- Opening Delimiter -
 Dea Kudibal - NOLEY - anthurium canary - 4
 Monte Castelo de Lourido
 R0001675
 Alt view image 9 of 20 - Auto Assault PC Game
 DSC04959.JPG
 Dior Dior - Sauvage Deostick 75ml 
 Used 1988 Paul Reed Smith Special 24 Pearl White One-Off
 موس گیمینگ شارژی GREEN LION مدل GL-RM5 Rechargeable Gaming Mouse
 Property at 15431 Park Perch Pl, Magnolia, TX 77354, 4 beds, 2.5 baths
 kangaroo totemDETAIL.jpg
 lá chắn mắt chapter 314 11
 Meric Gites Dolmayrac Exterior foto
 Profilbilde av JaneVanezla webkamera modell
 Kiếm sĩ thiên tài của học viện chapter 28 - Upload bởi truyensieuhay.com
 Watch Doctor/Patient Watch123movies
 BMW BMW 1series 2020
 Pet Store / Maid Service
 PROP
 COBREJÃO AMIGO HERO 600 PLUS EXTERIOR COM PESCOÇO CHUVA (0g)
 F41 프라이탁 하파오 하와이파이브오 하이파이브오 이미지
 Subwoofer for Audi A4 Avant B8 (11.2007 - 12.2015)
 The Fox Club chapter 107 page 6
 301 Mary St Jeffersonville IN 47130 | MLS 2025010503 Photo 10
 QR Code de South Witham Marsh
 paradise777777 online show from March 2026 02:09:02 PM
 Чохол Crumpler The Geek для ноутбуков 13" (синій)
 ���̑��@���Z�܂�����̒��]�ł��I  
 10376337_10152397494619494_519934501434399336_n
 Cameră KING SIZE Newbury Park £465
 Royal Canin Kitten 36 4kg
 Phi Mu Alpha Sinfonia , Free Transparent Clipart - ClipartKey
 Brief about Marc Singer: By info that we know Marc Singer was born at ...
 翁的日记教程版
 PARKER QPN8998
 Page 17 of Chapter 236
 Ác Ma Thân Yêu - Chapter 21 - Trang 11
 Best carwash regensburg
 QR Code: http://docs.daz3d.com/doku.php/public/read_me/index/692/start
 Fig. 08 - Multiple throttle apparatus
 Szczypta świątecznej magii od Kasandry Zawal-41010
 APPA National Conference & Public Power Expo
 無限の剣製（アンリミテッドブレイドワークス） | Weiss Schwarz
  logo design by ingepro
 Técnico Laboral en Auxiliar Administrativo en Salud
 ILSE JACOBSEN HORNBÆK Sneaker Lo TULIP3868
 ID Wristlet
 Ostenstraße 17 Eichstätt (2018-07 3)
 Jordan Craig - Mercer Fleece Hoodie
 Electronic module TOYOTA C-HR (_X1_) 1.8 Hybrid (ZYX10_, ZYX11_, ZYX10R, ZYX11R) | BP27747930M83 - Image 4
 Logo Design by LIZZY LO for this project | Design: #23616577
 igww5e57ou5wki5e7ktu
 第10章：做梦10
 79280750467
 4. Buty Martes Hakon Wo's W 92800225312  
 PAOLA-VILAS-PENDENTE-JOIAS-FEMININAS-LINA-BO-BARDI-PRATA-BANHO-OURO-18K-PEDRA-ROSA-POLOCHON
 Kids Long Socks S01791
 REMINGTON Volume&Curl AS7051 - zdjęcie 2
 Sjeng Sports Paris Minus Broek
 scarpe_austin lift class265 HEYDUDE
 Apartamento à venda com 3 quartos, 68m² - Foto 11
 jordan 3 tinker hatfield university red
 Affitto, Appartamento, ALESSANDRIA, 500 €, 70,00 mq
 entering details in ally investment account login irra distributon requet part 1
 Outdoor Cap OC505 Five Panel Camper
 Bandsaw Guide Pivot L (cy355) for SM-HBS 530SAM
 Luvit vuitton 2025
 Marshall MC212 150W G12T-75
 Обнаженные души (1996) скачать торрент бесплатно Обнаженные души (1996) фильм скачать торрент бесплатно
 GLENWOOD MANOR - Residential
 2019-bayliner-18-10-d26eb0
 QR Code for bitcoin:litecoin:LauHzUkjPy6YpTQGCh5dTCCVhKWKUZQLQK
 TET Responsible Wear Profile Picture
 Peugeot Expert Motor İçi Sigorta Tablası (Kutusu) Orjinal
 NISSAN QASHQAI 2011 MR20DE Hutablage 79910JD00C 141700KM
- Closing Delimiter -
## What to produce
From the data above, gather every line that includes the word "Code".

## Solution to the problem
 QR Code de South Witham Marsh
 QR Code: http://docs.daz3d.com/doku.php/public/read_me/index/692/start
 QR Code for bitcoin:litecoin:LauHzUkjPy6YpTQGCh5dTCCVhKWKUZQLQK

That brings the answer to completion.